The noble Baroness asked what happens if there is a difference of view. Differences of view will arise but the important point to emphasise here is that we want to see them sorted out at a local level wherever possible. That will not always be possible but it should be the aim that health and well-being boards and consortia should decide, in the light of the joint strategic needs assessment and other factors, what the priorities are locally and how the budget is to be spent. It has to be that way: second-guessing from the centre is bound to lead to perverse consequences. However, there will be mechanisms available to ensure that the NHS commissioning board will have a role in trying to resolve these issues and the noble Baroness will see, when we publish the health and social care Bill, that the Secretary of State will have a backstop power in extremis.
She asked about the health premium. We will be publishing a document for discussion on this. We want to hear the views of everybody as to how this should work. Clearly, if a health premium is paid it has to reflect a measure of genuine progress in reducing health inequalities, while recognising that some areas start off with the handicap of having particularly deprived communities to work with and that the task is thereby more difficult. It is important that the department receives the views of interested parties to see how this is going to work.
On sexual health, we are looking to see what more can be done to increase the awareness of risks, prevent infection and promote access to screening and treatment. The consultation documents, which will be issued shortly, will set out the proposed funding and commissioning routes for public health services, including how comprehensive sexual health services might best be commissioned. I hope the noble Baroness will feed into that.
My Lords, the noble Earl mentioned looking at the causes of the causes very early on in his Statement. I think it is now well accepted that a foetus is not protected by either the placenta or the blood-brain barrier from environmental assaults. I am concerned that a lot of the obesity that we see now in young children who run around normally and cannot be described as couch potatoes—although perhaps their diet is deficient—may have originated in the womb from oestrogen-mimicking hormones and by chemicals such as bisphenol A and phthalates. It seems to me that we disregard these factors at our peril and we are blaming people for factors that are beyond their ability to control. Another point is the effect of maternal stress on the foetus. High cortisol levels in the mother affect the child and cause ADHD and educational problems later on in their lives. What is the Minister doing to look at what is happening to babies in the womb and the effects on them in their future life?
I shall need to write to the noble Countess on exactly what work programmes are in train in that area but she is absolutely right—this is an area that I have taken a close interest in over the years.

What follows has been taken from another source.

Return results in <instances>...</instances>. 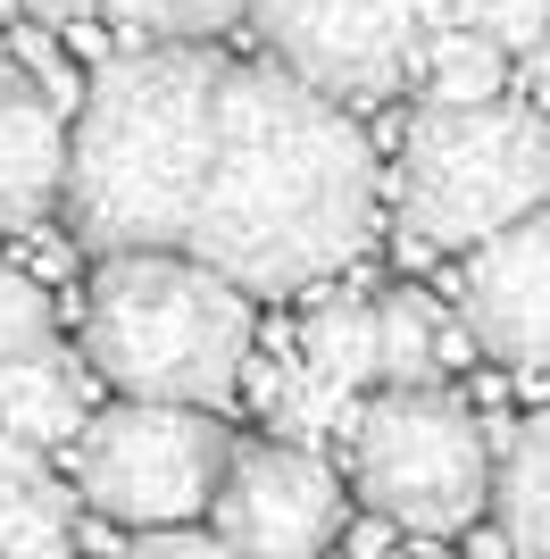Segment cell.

It is fundamental to understanding both health in childhood and later on in adulthood, and behaviour in children.
We fully recognise that good nutritional status is important at all stages of life. That includes the role of the diet in pre-maternal health, and affects teenagers in particular and the elderly, where there are concerns about malnutrition; I know that is not the focus of the noble Countess’s question. The national diet and nutrition survey will allow us to continue monitoring the status of the diet in the UK population and to target interventions where they are needed. I will write to the noble Countess to give her further particulars.